Every manufacturer who hears about the OIM eventually asks the same question: what happens if our data is messy?

The honest answer is that it doesn’t matter. Not because OIM ignores bad data, but because bad data is the default assumption. OIM was designed from the beginning for data that arrives broken, incomplete, or inconsistent. The question is not whether your data is dirty. The question is how far into the pipeline the problem gets before someone is told about it clearly.


ERP exports break in predictable ways.

The wrong report gets exported. A column gets renamed after an upgrade. Someone exports an empty date range and doesn’t notice. Someone drops two months of data when only one was needed. A Windows machine saves a file with a silent encoding mark that mangles the first column name. An operation’s end time is earlier than its start time because of a timezone mismatch.

None of these are edge cases. They are the normal operating conditions of a manufacturing floor where ERP administration is a part-time responsibility and nobody has time to audit every export before it drops into the folder.

The design philosophy for OIM’s ingestion layer is borrowed from the product’s core premise: the person running this is not a data engineer. They are a line supervisor, an ops admin, or whoever has their hand on the mouse that day. When something breaks, the system owes them an explanation they can act on, not a Python traceback they can’t read.


Pre-flight validation runs before OIM touches a single row of data.

There are fourteen checks. They run in order. The first failure stops everything, raises a plain-English error, and tells the user exactly what happened, why it usually happens, and what to do next. No partial writes. No corrupt output. The gate holds.

A few that matter:

Encoding detection. Before DuckDB reads anything, the first four bytes of every file are checked. An Excel file renamed to .csv has magic bytes that identify it immediately. UTF-8 BOM — a hidden formatting mark that older Windows software prepends silently — will mangle the first column name in a way that produces a misleading “missing column” error downstream if not caught here. The check doesn’t guess. It reads the bytes and names the problem.

Report header detection. Many ERP systems prepend report title rows before the actual column headers. “Epicor Kinetic — Production Operations Report / Generated: 2024-01-15” sitting on top of your data is not a problem OIM passes back to the user. The pipeline scans forward row by row until it finds the row where the required columns are present, records the skip count per file, and proceeds. If two files in the same batch have different skip counts — different export configurations — the error names the specific files and explains why they can’t be loaded together.

Grain integrity. Every row needs a work_order_id and operation_sequence. These are the composite key that the dedup logic runs on. A NULL in either field doesn’t produce an obvious error — it produces silent data loss, because dedup treats NULLs as equal and collapses all NULL-grain rows into a single survivor. The check catches this before the write and routes it back to the user.

Reversed timestamps. state_end_time before state_start_time. This happens. Timezone mismatches, midnight crossings, planned end times mixed with actual start times. Duration-based KPIs — utilization, OEE, shift analysis — are downstream of these columns. A negative duration doesn’t raise an error. It flows to the Silver layer as a negative number and quietly deflates every metric that touches it. The validation catches it at the gate.

The full list covers twelve more scenarios. The point is not the length of the list. The point is that every check was written in response to something that actually happens in production ERP environments.


Validation gets you clean data at the gate. But some problems survive validation.

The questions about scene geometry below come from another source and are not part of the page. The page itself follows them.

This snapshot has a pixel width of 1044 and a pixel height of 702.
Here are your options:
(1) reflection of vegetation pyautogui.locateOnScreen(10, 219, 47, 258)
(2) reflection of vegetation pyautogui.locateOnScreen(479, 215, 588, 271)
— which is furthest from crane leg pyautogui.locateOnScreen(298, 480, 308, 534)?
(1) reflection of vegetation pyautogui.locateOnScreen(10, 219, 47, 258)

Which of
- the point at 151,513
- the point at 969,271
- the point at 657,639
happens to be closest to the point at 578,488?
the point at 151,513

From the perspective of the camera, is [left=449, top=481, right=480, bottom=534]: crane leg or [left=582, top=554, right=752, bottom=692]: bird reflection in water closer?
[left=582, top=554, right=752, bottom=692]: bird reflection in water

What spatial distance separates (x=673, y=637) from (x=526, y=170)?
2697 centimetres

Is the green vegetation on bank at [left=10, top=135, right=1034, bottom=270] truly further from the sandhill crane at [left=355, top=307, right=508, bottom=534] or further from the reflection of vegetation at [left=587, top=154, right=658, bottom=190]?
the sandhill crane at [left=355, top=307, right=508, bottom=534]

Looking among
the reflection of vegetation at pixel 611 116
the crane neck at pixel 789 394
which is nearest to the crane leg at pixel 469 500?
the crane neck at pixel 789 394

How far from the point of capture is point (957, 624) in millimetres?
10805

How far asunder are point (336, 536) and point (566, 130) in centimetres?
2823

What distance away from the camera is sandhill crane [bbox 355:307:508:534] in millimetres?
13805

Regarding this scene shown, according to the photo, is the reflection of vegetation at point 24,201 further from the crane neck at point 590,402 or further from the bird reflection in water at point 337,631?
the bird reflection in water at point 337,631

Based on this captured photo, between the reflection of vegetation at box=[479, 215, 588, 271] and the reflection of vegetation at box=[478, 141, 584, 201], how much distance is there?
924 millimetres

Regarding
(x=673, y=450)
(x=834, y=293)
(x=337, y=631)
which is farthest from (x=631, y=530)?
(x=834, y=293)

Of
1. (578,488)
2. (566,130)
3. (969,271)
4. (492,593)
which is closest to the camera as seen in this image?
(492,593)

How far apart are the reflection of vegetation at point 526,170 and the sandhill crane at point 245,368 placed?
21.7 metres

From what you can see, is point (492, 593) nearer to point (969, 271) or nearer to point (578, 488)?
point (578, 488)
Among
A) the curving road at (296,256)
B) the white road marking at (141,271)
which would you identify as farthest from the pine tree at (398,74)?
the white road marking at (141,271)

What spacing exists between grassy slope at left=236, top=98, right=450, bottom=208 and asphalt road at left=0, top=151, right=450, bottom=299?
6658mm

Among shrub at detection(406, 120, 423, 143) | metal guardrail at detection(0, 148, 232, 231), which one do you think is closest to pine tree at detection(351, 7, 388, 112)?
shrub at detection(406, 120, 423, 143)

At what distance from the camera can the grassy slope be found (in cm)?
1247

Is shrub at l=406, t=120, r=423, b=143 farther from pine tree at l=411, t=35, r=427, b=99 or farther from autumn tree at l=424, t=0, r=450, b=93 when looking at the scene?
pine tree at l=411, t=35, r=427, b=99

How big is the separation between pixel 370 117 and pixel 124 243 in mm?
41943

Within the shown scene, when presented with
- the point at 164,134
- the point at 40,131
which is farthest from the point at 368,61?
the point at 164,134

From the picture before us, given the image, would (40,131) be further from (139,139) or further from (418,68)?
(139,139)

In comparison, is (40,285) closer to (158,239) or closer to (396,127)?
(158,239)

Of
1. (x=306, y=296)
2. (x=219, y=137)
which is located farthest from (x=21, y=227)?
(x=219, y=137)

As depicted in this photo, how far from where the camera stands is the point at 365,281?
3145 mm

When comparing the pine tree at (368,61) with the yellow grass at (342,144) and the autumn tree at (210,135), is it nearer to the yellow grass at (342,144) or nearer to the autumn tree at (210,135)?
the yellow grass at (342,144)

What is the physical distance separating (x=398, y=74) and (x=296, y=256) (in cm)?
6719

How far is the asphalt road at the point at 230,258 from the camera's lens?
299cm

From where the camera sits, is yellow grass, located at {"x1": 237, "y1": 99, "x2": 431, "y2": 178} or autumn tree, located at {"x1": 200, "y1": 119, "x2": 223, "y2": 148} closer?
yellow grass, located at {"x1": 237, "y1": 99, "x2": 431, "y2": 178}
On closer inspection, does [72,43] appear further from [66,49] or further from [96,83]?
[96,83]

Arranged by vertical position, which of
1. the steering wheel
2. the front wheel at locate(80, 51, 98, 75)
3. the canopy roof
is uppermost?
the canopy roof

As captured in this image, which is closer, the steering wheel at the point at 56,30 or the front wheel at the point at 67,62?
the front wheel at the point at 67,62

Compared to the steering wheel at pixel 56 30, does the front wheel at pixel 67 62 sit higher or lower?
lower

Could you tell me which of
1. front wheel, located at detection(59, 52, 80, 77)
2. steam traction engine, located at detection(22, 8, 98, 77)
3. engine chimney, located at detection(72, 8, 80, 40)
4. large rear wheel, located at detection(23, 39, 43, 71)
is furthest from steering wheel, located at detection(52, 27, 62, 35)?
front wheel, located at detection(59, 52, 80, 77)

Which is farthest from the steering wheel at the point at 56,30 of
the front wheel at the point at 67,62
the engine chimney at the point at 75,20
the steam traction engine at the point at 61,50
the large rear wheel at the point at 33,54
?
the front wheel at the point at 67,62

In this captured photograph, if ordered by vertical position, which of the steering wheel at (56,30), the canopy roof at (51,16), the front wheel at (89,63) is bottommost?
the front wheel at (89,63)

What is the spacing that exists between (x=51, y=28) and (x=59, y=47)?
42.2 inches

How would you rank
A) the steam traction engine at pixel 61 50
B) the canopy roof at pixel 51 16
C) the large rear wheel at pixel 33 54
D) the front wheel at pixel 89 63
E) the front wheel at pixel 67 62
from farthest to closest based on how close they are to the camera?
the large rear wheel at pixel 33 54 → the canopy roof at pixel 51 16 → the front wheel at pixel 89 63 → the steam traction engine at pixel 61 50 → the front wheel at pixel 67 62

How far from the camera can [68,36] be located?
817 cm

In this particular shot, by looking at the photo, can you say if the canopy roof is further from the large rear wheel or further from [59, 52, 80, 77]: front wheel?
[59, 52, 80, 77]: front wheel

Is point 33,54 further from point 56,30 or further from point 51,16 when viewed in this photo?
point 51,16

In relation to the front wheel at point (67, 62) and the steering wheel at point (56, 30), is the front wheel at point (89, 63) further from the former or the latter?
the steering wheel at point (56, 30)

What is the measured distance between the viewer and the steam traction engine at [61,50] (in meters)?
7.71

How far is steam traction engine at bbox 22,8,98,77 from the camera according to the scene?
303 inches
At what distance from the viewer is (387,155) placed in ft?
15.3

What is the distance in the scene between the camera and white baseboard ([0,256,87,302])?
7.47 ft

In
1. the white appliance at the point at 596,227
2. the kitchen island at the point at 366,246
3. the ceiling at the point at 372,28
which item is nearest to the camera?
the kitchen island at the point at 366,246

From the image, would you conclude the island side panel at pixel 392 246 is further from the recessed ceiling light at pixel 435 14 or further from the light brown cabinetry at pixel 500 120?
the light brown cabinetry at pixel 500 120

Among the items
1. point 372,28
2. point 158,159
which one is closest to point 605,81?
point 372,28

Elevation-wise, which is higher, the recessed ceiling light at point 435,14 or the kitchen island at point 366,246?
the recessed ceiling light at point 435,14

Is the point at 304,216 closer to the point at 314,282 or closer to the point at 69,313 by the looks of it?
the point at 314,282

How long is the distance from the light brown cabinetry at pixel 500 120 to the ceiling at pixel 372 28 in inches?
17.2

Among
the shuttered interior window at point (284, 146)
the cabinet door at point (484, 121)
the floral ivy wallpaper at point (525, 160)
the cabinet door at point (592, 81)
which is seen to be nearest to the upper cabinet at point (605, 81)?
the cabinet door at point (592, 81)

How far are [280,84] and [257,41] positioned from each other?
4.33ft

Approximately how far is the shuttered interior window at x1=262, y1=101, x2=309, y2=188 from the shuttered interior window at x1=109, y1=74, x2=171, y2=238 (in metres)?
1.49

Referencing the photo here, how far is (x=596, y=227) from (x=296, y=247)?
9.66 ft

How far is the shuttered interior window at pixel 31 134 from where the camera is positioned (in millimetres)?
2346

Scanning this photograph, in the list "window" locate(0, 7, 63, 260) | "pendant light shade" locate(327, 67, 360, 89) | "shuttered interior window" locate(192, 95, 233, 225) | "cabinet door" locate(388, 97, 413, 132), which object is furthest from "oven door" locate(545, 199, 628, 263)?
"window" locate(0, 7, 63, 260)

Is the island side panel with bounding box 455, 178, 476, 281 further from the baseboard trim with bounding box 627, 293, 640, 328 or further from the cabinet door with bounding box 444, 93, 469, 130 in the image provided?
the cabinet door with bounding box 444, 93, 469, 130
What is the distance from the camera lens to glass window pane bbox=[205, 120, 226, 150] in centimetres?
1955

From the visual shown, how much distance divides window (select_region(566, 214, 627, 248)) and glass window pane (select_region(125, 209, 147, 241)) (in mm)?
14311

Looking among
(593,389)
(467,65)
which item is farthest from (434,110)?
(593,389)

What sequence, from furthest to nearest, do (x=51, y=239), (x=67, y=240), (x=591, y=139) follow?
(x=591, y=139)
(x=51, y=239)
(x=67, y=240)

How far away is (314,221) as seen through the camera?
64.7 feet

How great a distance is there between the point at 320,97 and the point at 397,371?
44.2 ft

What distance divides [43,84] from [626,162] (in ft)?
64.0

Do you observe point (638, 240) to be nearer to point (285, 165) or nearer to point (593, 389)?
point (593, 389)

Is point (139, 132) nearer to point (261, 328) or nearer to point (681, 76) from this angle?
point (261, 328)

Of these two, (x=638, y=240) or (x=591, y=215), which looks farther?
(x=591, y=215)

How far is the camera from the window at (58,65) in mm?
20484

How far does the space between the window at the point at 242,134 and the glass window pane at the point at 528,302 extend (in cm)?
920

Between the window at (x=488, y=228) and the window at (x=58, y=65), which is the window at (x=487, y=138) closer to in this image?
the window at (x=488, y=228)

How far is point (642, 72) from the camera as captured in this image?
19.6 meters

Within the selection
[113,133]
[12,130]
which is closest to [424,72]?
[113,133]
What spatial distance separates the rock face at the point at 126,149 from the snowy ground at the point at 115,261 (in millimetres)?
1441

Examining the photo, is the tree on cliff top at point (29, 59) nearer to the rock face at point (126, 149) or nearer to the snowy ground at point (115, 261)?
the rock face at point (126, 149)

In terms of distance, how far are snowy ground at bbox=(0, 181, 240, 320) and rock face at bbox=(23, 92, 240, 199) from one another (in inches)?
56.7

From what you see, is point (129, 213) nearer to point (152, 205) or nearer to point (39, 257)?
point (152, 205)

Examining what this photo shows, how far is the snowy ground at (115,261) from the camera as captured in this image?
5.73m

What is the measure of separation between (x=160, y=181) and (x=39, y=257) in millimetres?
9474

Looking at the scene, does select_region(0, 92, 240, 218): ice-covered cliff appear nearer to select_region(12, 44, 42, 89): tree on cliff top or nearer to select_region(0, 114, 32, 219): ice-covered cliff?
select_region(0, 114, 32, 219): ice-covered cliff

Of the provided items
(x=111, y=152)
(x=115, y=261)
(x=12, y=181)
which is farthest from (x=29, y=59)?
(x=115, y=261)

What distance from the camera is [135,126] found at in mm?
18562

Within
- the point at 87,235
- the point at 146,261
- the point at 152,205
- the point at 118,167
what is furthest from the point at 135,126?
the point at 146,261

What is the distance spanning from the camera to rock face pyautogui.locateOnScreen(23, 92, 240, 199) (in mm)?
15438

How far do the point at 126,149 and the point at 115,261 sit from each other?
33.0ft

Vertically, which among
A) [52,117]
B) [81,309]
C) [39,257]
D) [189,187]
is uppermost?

A machine name might be present, properly formatted, and still carry no usable information. TBD. UNKNOWN. PLACEHOLDER. A field that someone meant to fill in and never did. A field that the ERP defaulted to a junk value when no selection was made.

These values pass validation because they aren’t structurally broken. But they can’t be used for anything either.

This is where normalization comes in.

OIM runs a macro called normalize_val() on every dimensional value before anything gets mapped. The macro processes each value through a strict, ordered set of conditions and returns one of three things: a clean identity key ready for downstream mapping, or one of two sentinel values that identify why it failed.

The distinction between the two failure sentinels is the part that matters most.

'Needs Tagged' is an action item. One field, one machine, one trip to the ERP. An operator can fix it in five minutes. 'Unclassified' is an investigation. Something is wrong at a level that requires someone with data access to understand before any action makes sense.

Collapsing both into a single “Action Required” status loses the routing signal entirely. The operator sees a list of things to fix and doesn’t know which ones are five-minute jobs and which ones require a call to IT. The distinction is not cosmetic. It determines whether the right person is looking at the right problem.


The downstream result of this is a mapping_status on every dimension record. Mapped. Needs Tagged. Unclassified. Every record has one. The data quality views in OIM surface them by facility, by production line, by machine, by operation. The plant manager can see at a glance how much of their data is clean, how much needs a simple tag, and how much needs deeper investigation.

This is what it means to handle dirty data gracefully. Not pretend it isn’t there. Not fail silently and let it corrupt the numbers. Surface it. Classify it. Route it to the person who can fix it.

The data quality problem in manufacturing is not a technology problem. It is a visibility problem. Nobody fixes what they can’t see. The OIM makes it visible.